Instruction: Give the part of the records that opens with the line containing "Does (174,25) rest above or below (283,62)?" and closes with the line containing "20.3 metres" as a Markdown table with a Row column holding the row number and a Line column holding the line, leaving out blank lines.

--- BEGIN Given entries ---

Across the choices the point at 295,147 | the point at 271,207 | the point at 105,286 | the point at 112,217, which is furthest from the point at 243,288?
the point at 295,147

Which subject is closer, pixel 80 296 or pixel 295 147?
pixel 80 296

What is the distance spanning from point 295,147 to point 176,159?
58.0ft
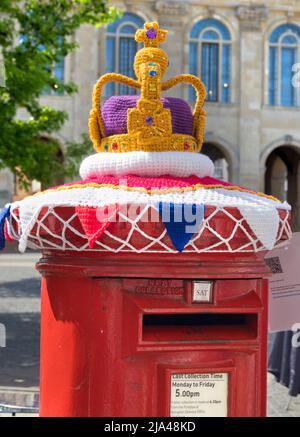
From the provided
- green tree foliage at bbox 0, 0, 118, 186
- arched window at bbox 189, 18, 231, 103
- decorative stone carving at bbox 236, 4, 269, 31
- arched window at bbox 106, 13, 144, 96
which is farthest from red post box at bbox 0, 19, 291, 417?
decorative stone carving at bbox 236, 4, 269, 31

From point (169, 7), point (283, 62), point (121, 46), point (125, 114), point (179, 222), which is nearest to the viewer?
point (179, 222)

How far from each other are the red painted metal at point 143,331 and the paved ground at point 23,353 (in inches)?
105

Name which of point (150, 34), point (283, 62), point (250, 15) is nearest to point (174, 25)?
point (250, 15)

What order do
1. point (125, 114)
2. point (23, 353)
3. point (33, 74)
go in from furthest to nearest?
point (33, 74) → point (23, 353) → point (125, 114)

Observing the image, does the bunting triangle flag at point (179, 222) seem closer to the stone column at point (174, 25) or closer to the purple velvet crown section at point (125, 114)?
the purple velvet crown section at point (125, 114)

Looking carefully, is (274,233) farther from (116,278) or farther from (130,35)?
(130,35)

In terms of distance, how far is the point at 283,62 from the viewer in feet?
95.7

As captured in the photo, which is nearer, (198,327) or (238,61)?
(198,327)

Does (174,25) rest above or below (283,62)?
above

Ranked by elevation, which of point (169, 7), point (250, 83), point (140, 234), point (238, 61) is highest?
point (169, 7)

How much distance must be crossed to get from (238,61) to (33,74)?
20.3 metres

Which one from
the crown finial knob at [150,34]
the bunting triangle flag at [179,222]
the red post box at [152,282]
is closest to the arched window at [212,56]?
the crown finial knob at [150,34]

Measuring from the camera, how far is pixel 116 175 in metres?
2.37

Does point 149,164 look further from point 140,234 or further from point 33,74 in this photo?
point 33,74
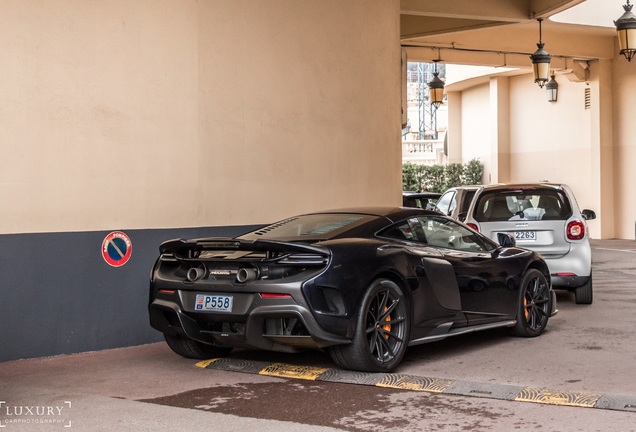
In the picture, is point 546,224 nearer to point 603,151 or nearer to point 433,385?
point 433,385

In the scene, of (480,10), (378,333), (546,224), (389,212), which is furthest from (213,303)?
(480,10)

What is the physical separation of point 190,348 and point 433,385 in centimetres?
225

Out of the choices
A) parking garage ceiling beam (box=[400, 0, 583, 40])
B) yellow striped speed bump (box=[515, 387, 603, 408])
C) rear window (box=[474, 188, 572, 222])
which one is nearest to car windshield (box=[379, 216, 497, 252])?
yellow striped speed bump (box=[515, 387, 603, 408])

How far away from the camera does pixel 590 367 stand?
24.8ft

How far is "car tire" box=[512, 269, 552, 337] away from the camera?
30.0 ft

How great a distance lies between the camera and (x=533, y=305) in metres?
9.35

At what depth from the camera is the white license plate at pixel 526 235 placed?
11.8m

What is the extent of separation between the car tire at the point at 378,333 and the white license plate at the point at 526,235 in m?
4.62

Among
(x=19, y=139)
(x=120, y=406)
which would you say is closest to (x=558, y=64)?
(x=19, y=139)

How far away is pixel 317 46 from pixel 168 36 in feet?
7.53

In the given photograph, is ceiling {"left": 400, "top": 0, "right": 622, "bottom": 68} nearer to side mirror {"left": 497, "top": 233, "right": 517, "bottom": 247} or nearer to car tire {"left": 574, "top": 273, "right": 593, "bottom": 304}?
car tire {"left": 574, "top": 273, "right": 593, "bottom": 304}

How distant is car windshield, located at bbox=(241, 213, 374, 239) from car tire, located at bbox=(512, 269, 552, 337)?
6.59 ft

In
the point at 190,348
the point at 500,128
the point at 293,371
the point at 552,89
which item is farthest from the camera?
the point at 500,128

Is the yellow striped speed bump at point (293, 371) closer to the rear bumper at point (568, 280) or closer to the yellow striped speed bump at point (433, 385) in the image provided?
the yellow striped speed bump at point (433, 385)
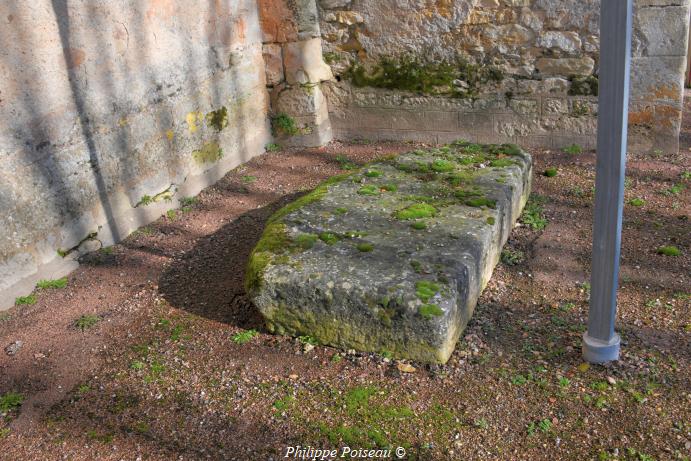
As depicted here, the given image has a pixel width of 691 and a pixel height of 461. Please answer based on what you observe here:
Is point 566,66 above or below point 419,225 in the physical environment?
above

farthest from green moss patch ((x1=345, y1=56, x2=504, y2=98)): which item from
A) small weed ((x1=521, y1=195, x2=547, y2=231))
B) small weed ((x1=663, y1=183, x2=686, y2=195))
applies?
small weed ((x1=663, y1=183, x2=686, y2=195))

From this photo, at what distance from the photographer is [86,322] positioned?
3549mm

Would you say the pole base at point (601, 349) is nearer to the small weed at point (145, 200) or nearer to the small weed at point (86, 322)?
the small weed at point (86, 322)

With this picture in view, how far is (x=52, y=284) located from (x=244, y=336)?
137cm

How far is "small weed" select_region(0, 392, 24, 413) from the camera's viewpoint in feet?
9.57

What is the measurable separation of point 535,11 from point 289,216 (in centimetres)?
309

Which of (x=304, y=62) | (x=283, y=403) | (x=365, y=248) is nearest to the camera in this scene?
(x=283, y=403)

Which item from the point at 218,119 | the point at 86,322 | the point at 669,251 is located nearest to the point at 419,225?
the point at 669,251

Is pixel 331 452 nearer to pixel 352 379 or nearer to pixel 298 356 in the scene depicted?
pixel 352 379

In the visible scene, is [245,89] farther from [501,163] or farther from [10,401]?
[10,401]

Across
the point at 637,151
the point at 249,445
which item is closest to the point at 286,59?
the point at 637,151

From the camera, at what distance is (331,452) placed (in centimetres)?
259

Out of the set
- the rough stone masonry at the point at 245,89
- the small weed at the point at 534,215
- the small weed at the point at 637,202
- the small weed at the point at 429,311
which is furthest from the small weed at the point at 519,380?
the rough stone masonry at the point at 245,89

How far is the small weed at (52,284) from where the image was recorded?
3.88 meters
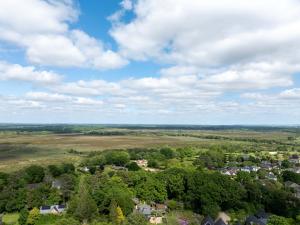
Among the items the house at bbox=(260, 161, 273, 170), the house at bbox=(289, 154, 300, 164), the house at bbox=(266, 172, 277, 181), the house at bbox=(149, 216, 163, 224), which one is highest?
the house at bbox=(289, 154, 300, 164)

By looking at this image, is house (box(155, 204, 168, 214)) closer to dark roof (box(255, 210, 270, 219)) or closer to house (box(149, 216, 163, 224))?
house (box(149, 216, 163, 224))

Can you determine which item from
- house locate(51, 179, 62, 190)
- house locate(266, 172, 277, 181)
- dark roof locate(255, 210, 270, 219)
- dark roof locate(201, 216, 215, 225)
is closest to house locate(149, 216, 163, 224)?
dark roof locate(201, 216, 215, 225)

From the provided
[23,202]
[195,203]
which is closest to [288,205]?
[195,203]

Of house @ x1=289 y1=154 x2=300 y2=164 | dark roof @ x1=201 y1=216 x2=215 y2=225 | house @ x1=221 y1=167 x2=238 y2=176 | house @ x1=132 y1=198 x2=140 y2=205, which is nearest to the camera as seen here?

--- END Given entries ---

The answer:
| Row | Line |
|---|---|
| 1 | Does (174,25) rest above or below (283,62)? |
| 2 | above |
| 3 | Ranked by elevation, which of point (169, 7), point (250, 83), point (140, 234), point (238, 61) is highest? |
| 4 | point (169, 7) |
| 5 | How much distance must be crossed to get from (238,61) to (33,74)? |
| 6 | 20.3 metres |